Carlson in alcuni momenti sembrava disperato mentre cercava di orientare il dialogo in un senso giornalisticamente più attraente. Putin però non ha avuto pietà. Non solo non si è fatto interrompere, ma ha anche punzecchiato il suo intervistatore. Come quando ha ricordato che qualche decennio fa un giovane Carlson aveva fatto richiesta, senza successo, di entrare nella Cia. «La Cia è un’organizzazione molto professionale», ha chiosato. Carlson è apparso all’inseguimento per gran parte dell’intervista, ma, dopo circa due ore, nella sua ultima domanda, ha affrontato Putin in modo diretto, chiedendo esplicitamente la liberazione di Evan Gershkovich, il giornalista del Wall Street Journal da quasi un anno imprigionato in Russia con l’accusa di spionaggio. Il presidente russo è rimasto sul vago, ha dato segno di conoscere poco la vicenda e ha risposto con sufficienza, dicendo che un accordo per la sua liberazione potrebbe presto essere raggiunto.

La verità di Putin

Ironie e battute a parte, le lunghe tirate e i minuziosi excursus di Putin durante l’intervista con un giornalista considerato “non ostile” raccontano anche un’altra storia, ossia che la sua non è stata una recita attentamente studiata, ma l’esposizione di qualcosa che ritiene davvero importante. Quasi un’ossessione. Come la sua sensazione di essere costantemente beffato dall’occidente, ripetuta a Carlson in tutti i suoi particolari: dalla “promessa tradita” di non espandere la Nato a est, fino allo stop da parte di Kiev ai negoziati di pace nell’aprile 2022, un episodio che Putin imputa alla malefica influenza dell’allora primo ministro britannico Boris Johnson.
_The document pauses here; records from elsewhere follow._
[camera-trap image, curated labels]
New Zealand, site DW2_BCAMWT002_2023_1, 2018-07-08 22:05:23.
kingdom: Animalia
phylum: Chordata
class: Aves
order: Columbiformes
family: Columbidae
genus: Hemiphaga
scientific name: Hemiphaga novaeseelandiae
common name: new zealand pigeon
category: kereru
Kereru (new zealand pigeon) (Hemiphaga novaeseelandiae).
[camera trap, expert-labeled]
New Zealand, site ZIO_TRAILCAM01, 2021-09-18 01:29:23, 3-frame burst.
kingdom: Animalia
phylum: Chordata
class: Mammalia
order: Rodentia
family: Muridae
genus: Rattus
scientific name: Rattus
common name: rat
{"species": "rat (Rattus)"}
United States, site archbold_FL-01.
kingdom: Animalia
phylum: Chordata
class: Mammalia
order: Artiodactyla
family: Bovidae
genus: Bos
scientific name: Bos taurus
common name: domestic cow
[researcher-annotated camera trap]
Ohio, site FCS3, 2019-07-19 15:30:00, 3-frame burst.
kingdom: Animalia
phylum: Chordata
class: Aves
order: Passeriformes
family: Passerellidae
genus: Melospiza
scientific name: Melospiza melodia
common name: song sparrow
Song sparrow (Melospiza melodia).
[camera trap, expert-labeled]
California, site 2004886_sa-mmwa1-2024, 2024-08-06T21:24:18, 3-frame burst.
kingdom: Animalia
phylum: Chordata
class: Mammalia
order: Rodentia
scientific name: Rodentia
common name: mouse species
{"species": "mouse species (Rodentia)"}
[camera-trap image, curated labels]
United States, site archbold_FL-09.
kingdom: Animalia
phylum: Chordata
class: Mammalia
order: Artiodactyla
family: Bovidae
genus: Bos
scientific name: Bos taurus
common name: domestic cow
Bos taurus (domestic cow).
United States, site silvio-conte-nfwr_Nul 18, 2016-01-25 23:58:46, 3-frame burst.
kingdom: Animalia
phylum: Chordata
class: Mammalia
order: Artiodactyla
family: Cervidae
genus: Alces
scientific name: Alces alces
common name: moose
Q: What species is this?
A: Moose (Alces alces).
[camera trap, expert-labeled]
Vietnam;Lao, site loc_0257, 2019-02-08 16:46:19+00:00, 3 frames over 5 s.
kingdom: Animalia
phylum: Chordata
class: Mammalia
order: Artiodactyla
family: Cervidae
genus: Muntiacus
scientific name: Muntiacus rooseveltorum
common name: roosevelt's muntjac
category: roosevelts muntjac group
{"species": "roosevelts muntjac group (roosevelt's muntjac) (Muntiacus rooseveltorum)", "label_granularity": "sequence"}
Il punto discusso in queste ore, se l’intervista fosse indirizzata più al pubblico americano o se fosse al servizio dell’audience russa, perde quindi importanza. Le televisioni di stato russe hanno dato copertura minuziosa all’intervista, ma allo stesso tempo, il discorso di Putin aveva anche più di un elemento che poteva essere apprezzato dagli spettatori di Carlson. Non ha senso che il denaro dei contribuenti americani venga speso per l’Ucraina, ha detto Putin: «Davvero gli americani non hanno nulla di meglio da fare? Avete problemi ai vostri confini, problemi con l’immigrazione, problemi con il debito nazionale». È quello che la destra del partito repubblicano vuole sentirsi dire. Ma se Putin avesse voluto soltanto segnare un punto con l’audience di Carlson, avrebbe fatto a meno di qualche principe di Novgorod.